Still, consumer outlooks rose in June and are expected to have risen again in July. Higher income people surveyed last month were optimistic about the year ahead. Survey researchers have warned, however, that lower income groups and older people could feel the effect of inflation first.

One question in the consumer sentiment survey asks people about the big things they buy for their homes, like furniture, TVs and stoves. If researchers got Mary Johnson on the phone, she’d have a lot to say on the topic.

“My refrigerator died last summer. So I ordered the same thing I had, I just wanted to replace it,” said Johnson, a policy analyst with The Senior Citizens League. “And then the order got canceled a few times.”

Johnson got the fridge in the end — after months of delays — but wound up paying more than she was expecting. Over the last few weeks, she’s been flooded with emails from other seniors thinking the same thing.

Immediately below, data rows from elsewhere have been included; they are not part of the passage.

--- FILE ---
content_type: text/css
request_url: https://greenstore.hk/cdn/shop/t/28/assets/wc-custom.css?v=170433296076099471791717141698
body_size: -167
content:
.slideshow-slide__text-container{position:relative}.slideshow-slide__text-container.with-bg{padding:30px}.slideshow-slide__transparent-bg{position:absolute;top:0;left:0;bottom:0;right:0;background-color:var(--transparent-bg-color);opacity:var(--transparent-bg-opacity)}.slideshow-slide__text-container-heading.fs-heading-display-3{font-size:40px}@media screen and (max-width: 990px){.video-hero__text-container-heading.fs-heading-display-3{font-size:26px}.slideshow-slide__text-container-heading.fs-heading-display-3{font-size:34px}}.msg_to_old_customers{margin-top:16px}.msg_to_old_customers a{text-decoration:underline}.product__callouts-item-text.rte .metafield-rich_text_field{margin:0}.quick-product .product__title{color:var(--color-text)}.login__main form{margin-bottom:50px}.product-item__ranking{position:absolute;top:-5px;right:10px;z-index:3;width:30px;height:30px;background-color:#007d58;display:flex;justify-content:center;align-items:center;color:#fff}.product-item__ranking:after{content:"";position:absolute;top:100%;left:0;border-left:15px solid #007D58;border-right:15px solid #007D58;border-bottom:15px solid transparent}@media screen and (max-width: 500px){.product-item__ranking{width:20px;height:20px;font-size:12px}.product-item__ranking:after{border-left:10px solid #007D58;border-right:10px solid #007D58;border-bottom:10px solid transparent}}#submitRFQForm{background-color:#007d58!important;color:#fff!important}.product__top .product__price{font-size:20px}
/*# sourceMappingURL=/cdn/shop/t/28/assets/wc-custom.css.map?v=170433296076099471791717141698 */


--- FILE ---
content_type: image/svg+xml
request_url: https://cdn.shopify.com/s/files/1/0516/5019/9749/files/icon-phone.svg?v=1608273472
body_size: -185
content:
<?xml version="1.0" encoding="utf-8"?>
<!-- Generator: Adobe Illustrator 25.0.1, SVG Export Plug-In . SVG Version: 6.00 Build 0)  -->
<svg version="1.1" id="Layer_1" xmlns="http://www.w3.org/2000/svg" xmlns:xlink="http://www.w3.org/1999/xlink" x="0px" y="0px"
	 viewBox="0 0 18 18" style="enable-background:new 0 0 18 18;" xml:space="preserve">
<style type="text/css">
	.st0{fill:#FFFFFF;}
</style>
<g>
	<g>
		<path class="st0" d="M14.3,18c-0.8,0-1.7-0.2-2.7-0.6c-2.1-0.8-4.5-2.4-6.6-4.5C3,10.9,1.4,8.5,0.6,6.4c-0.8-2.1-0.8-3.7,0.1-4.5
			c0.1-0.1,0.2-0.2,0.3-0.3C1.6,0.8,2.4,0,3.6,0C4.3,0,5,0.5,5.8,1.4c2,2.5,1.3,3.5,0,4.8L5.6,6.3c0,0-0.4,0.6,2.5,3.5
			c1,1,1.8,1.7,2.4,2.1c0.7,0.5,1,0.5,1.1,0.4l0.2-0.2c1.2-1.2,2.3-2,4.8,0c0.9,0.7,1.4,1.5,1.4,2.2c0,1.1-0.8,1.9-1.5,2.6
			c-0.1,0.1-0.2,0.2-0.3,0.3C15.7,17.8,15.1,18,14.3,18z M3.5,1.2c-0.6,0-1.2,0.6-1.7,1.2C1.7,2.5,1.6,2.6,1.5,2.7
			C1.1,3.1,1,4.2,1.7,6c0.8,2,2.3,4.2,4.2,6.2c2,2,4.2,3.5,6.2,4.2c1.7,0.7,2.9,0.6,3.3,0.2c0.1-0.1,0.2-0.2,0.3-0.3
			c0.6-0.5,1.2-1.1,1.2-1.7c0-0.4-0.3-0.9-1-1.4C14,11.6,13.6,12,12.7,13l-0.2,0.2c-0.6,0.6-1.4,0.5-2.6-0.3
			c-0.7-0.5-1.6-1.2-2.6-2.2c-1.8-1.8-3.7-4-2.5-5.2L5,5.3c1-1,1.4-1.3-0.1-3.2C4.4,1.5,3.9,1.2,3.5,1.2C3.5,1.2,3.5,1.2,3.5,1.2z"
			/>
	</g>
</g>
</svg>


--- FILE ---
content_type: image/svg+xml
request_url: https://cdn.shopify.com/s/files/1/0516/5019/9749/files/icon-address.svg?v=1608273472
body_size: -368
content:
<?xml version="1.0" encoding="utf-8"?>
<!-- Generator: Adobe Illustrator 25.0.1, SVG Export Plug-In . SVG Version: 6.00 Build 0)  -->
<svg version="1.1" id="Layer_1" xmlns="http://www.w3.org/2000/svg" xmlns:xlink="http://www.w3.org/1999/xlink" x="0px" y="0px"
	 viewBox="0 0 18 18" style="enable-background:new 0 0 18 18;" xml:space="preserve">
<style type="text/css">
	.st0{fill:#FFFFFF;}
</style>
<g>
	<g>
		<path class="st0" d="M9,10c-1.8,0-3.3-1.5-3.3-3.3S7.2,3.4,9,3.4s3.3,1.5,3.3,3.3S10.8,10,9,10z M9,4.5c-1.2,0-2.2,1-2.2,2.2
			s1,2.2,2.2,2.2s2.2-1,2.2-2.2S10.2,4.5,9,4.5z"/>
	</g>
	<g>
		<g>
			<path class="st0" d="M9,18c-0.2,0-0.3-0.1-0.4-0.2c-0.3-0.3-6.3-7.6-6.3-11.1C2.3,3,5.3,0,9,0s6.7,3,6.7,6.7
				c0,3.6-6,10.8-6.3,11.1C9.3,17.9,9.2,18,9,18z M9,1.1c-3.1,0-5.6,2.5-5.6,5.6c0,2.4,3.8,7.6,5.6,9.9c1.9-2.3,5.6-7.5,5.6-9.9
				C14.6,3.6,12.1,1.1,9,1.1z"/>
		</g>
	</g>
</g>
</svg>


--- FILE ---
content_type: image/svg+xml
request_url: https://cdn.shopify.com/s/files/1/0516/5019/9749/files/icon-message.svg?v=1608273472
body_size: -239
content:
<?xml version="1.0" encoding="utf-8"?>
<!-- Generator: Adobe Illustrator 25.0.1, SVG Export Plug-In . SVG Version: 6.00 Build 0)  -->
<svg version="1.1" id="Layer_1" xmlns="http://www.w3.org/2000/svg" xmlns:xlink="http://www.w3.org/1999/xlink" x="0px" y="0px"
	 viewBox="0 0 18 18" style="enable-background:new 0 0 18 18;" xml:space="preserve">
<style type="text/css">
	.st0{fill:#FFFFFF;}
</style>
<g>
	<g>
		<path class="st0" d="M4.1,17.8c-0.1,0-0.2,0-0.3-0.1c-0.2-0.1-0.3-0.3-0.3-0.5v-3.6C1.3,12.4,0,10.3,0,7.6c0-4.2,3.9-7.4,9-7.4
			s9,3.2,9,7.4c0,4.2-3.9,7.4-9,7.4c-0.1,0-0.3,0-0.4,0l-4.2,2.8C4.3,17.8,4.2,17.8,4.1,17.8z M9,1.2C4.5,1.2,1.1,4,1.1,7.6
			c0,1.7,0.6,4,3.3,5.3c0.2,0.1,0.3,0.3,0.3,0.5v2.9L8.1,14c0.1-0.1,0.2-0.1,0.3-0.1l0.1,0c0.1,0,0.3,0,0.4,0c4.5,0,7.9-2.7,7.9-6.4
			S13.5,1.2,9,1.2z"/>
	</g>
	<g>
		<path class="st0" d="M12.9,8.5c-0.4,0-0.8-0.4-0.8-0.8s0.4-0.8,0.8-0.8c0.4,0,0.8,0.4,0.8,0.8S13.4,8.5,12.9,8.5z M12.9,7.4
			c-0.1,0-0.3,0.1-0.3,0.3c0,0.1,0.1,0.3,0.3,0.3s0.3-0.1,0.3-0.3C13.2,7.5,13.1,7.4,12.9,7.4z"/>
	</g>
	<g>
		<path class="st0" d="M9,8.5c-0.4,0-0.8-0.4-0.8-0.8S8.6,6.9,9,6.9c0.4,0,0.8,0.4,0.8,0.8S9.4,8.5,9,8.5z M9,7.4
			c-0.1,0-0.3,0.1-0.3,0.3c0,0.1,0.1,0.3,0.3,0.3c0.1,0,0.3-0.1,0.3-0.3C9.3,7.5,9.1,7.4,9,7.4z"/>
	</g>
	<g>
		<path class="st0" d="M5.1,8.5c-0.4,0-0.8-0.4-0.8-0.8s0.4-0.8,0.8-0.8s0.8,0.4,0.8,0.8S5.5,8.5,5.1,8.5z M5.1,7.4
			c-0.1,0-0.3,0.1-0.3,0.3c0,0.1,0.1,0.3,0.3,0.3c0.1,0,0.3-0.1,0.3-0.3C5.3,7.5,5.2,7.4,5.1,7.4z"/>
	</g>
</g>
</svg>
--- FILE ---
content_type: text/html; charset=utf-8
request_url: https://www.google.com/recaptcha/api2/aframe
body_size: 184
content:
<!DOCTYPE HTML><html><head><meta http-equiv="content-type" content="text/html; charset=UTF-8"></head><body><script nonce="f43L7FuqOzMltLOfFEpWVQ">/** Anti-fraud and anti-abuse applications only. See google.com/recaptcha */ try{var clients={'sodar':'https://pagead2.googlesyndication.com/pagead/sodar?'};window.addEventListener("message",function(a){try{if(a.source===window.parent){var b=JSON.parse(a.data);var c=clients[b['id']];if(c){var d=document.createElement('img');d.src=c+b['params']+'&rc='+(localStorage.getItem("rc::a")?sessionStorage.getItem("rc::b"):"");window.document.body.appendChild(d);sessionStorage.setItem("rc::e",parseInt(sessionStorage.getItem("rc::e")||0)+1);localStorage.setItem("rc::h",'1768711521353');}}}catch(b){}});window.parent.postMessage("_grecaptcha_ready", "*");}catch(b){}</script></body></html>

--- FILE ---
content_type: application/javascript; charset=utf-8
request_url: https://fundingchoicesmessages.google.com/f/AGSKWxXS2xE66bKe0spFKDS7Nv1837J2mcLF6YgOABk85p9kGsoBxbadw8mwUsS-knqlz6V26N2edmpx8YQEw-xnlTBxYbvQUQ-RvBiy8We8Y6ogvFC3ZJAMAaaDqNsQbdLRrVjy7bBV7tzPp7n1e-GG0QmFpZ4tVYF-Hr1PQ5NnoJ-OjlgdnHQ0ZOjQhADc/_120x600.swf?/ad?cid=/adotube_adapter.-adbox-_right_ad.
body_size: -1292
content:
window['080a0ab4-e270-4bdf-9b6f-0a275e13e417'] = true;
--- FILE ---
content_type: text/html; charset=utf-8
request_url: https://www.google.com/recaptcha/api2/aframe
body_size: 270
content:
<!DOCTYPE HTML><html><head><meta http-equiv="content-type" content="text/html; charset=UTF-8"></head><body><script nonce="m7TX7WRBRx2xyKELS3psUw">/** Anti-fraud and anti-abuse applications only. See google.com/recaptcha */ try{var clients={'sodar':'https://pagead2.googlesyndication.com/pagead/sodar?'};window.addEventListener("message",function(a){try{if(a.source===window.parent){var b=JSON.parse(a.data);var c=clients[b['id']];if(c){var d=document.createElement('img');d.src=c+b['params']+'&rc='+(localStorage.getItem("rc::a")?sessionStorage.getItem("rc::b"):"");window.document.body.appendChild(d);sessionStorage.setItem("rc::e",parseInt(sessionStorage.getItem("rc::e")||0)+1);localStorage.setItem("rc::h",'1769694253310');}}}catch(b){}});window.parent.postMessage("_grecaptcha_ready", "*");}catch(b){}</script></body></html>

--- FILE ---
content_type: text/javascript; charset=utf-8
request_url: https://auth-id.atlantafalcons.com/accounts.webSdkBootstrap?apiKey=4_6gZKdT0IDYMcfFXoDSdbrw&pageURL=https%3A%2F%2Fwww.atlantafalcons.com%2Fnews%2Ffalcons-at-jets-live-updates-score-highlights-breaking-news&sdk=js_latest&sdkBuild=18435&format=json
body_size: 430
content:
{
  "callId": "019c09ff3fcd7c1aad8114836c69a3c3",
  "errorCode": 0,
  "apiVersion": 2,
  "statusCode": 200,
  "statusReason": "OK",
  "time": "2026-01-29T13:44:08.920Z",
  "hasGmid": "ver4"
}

“There’s a growing anxiety, is the way I would put it, and I’ve not had this degree of personal phone calls and emails from people before,” she said. People are getting worried about how far their incomes will go, especially those dependent on savings and social security.

These concerns may not translate to dampened consumer sentiment, according to University of Pittsburgh professor Stefania Albanesi. It depends on how long inflation lasts.

“If it becomes widespread enough, of course, you know, consumers in the public, will learn that there is an inflationary process going on,” Albanesi said. Then, she said, consumers might start reacting and stocking up, further driving up prices.

That could be troubling for all consumers. But Albanesi points out that many lower income people have established some savings over the last year. Those households have had other reasons to be optimistic, said Lindsay Owens with the advocacy group Groundwork Collaborative.

“I think what we’re seeing right now is strong wage growth for the bottom of the income distribution for the first time in, in some cases, decades,” she said.

If consumer sentiment stays positive, Owens said, that could be a sign those wages are making enough of a difference to offset rising prices.